Initié par Patrick Bouchain, électron libre de l'architecture et concepteur du Lieu unique à Nantes, le projet de rénovation de ce bâtiment de 6.000 m2, situé en plein centre-ville, a été sélectionné cette année à la Biennale d'architecture de Venise.
Quand l'imposant édifice, en partie vétuste et inoccupé, entre dans le giron de la municipalité après avoir été propriété de l'Etat, c'est un casse-tête pour les élus.
"Porter une commande publique classique pour créer une énième institution culturelle coûterait des dizaines de millions d'euros", explique Sophie Ricard, l'architecte qui supervise le projet. "On ne peut pas non plus détruire un bâtiment inscrit dans un périmètre historique ni le donner pour un euro symbolique à un promoteur privé. Résultat, les patrimoines se retrouvent bloqués".

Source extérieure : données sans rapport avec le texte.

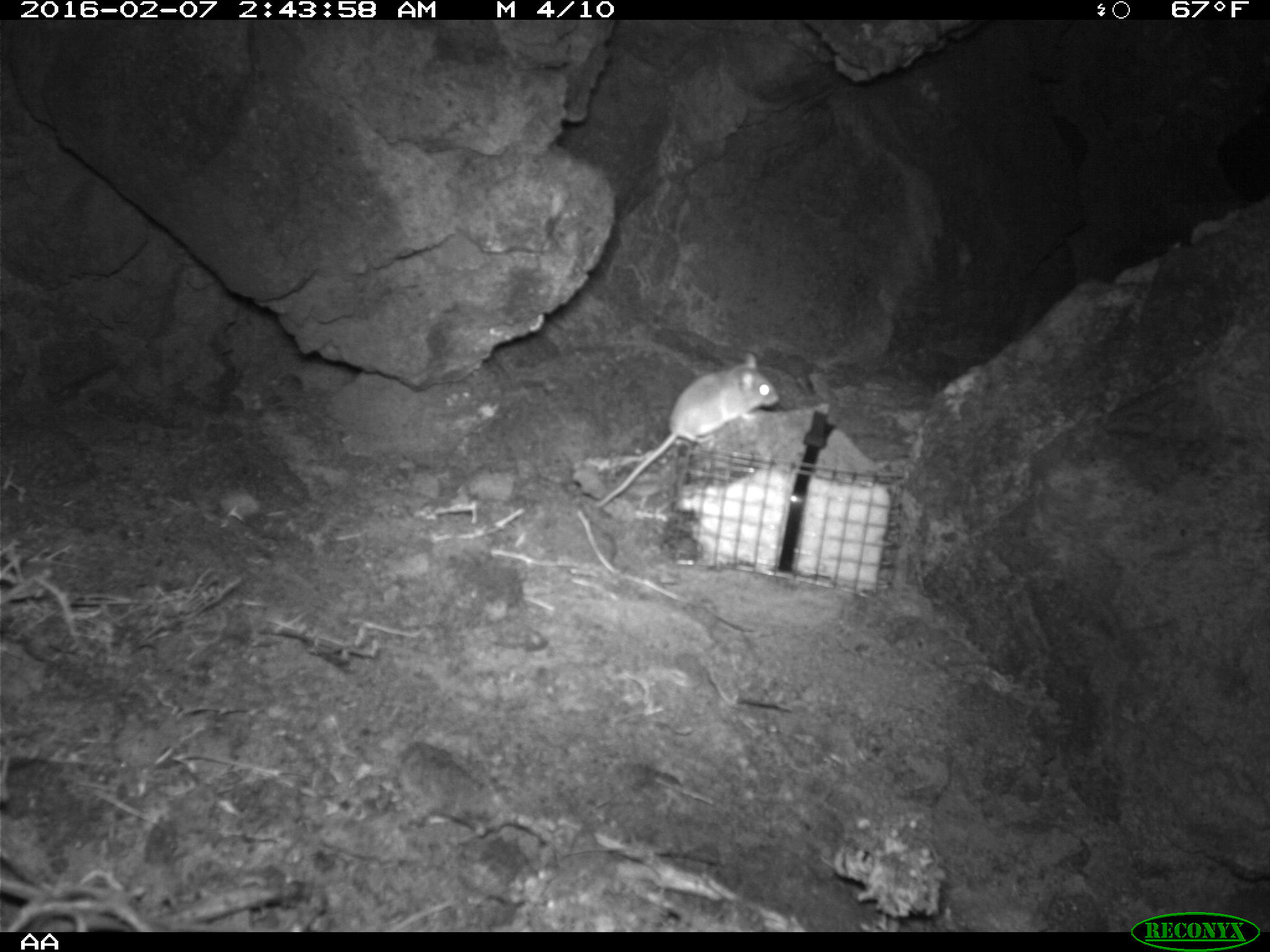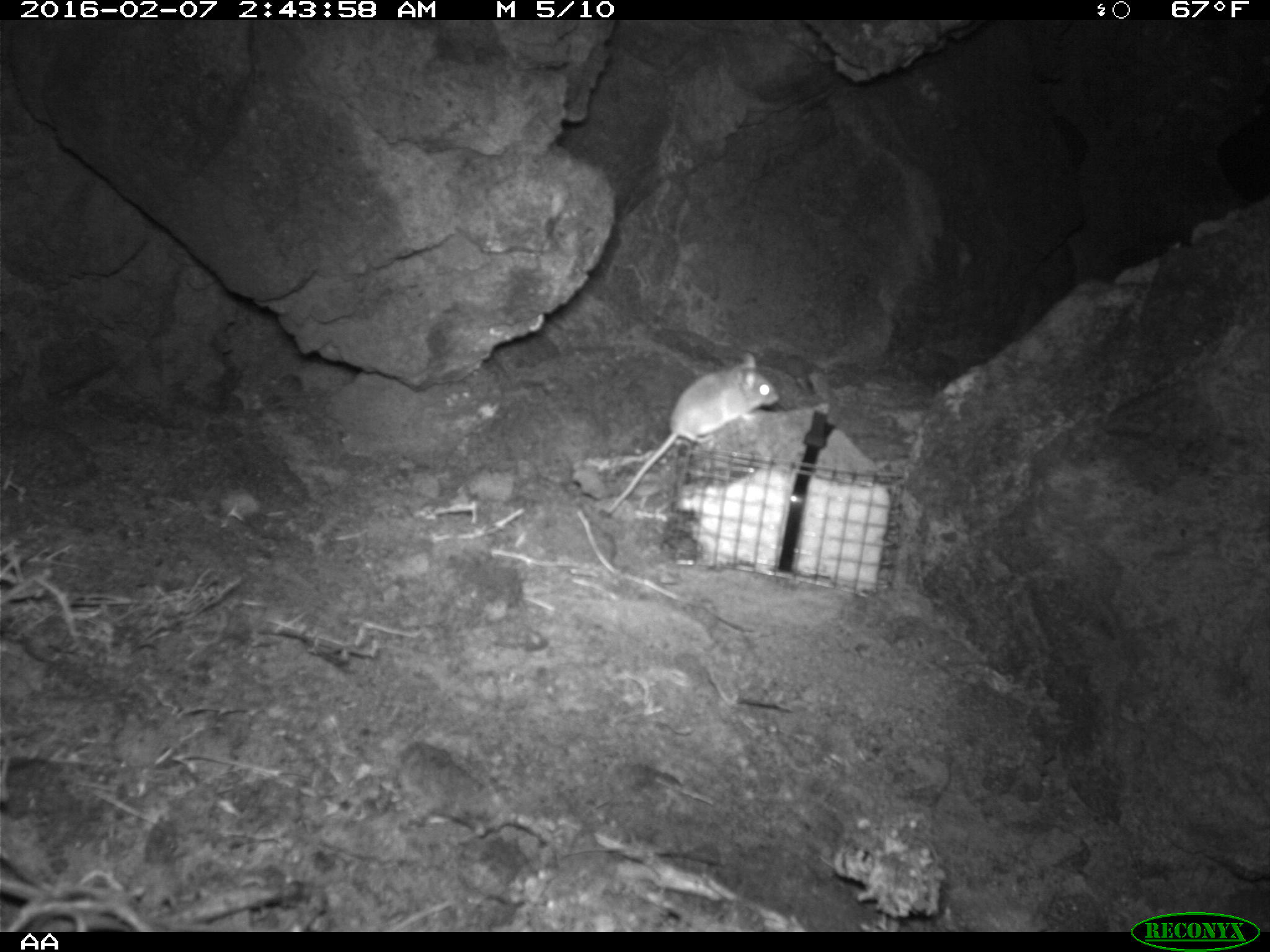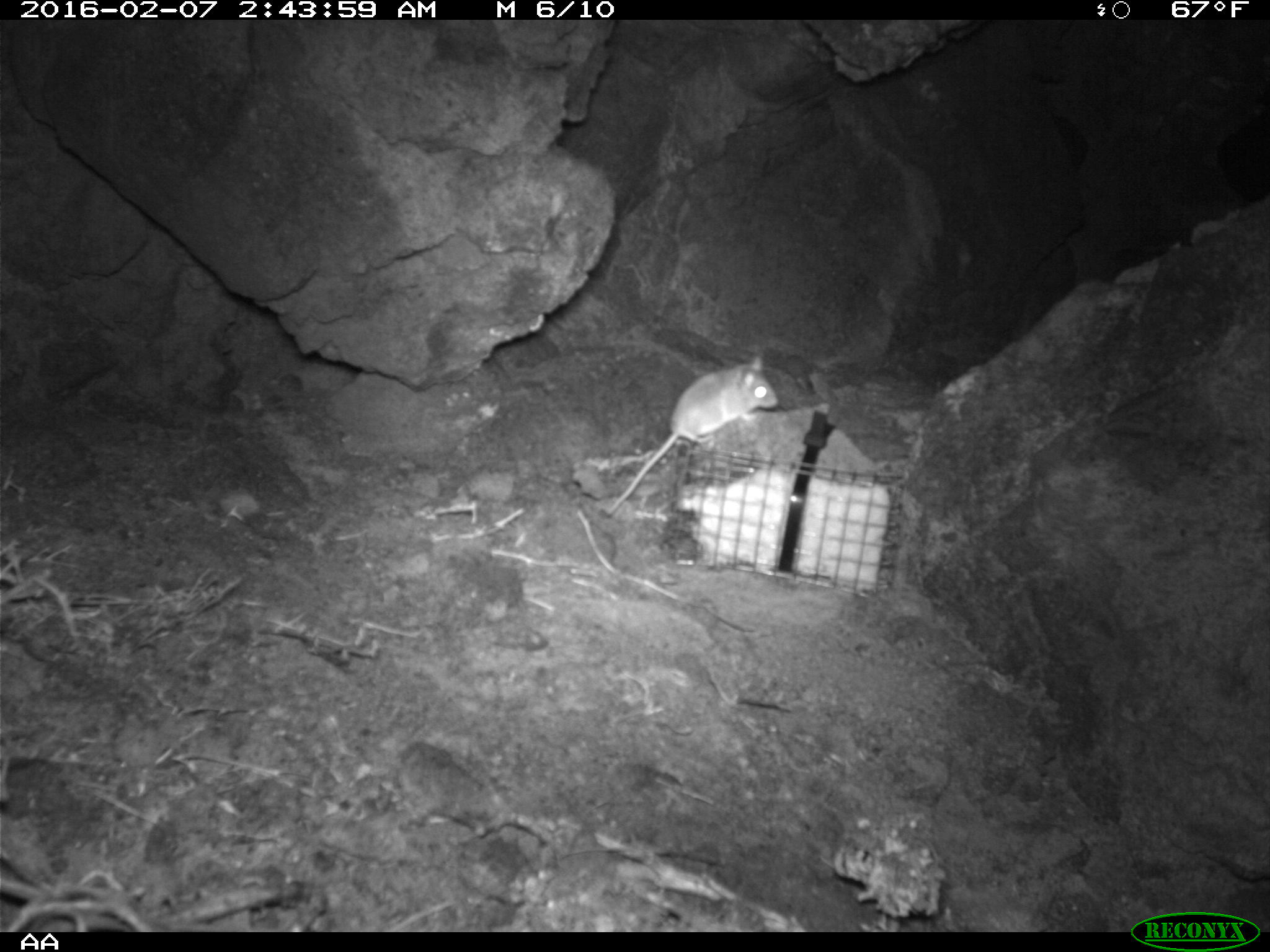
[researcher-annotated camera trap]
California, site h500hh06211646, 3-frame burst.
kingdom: Animalia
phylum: Chordata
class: Mammalia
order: Rodentia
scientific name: Rodentia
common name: rodent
Rodent (Rodentia).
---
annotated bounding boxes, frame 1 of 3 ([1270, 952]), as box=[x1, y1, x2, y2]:
rodent: box=[586, 350, 781, 513]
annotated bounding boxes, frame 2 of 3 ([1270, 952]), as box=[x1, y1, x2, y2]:
rodent: box=[604, 351, 780, 513]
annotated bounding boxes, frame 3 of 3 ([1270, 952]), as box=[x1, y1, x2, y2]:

En quelques années, cet édifice du 19e siècle à la sévère architecture néoclassique est devenu pourtant le symbole d'une rénovation participative aujourd'hui citée en exemple.
Pour sortir de l'impasse, l'ancien maire PS de Rennes Daniel Delaveau sollicite en 2012 Patrick Bouchain. S'ouvre alors "l'Université foraine", vaste concertation sur le "non-programme" de Pasteur qui se traduit par une occupation éphémère des lieux et se nourrit des besoins des habitants.
Pendant près de deux ans, Pasteur est "mis à l'épreuve par l'usage", c'est-à-dire ouvert à tous ceux dont le projet n'est pas forcément "assouvi au sein des institutions publiques classiques".
En ouvrant le bâtiment à toutes les expérimentations qui ne trouveraient pas leur place ailleurs, la ville espère inventer un projet auquel elle n'aurait pas forcément pensé. "Aujourd'hui, les bâtiments culturels sont de moins en moins dédiés à un usage unique et deviennent poreux à la société", reconnaît Sylvie Robert, conseillère municipale.
"Lieu d'effervescence"
Jusqu'à sa mise en chantier fin 2017, l'Hôtel Pasteur devenu "hôtel à projets" a donc accueilli gratuitement, entre "une heure et trois mois", des dizaines de particuliers, associations, écoles ou institutions désireuses de sortir de leurs murs. Des univers si éloignés qu'ils ne se seraient probablement jamais rencontrés sans ce projet.
"L'objectif est de rendre visibles des projets invisibles dans la ville", revendique Sophie Ricard, pour qui "il manque des lieux ouverts à l'expérimentation".
Les groupes de parole de personnes précaires lancés par le psychiatre Philippe Le Ferrand ont ainsi permis "d'amener vers le soin des personnes plus ou moins à la rue, qui ont accepté de venir dans un lieu neutre alors qu'elles refusaient de se rendre en hôpital psychiatrique", témoigne le médecin.
L'association Breizh Insertion Sport s'efforce, elle, d'ouvrir la pratique du sport (tennis, boxe, squash, etc) aux plus démunis, tandis que la ressourcerie rennaise La Belle Déchette est née à Pasteur.
"Pasteur, ça se vit, il y a une effervescence qu'il n'y a pas ailleurs", témoigne Delphine Battour, dont l'association Houraillis aide les compagnies de théâtre émergentes.
Forte des conclusions de "l'Université foraine, la mairie choisit en 2015 de réaliser une école maternelle au rez-de-chaussée du bâtiment, dont l'ouverture est prévue en septembre 2019, et de conserver l'"hôtel à projets" sur 3.000 m2. Elle investit par ailleurs 11 millions d'euros pour rénover l'extérieur.
En attendant, le chantier ouvre régulièrement ses portes au public lors de performances artistiques ou de chantiers-école. Une "assemblée des partenaires" planche également sur le modèle économique de Pasteur, qui restera un lieu "d'élaboration de projets" et "non de diffusion ou de consommation", précise Sophie Ricard.
Présenté à la Biennale d'architecture de Venise, Pasteur s'inscrit dans une démarche de développement durable, selon l'architecte. "Le ministère a choisi pour la première fois des lieux en reconversion. Faire du développement durable c'est aussi reprendre possession de l'architecture dont on hérite et lui redonner une valeur", plaide-t-elle.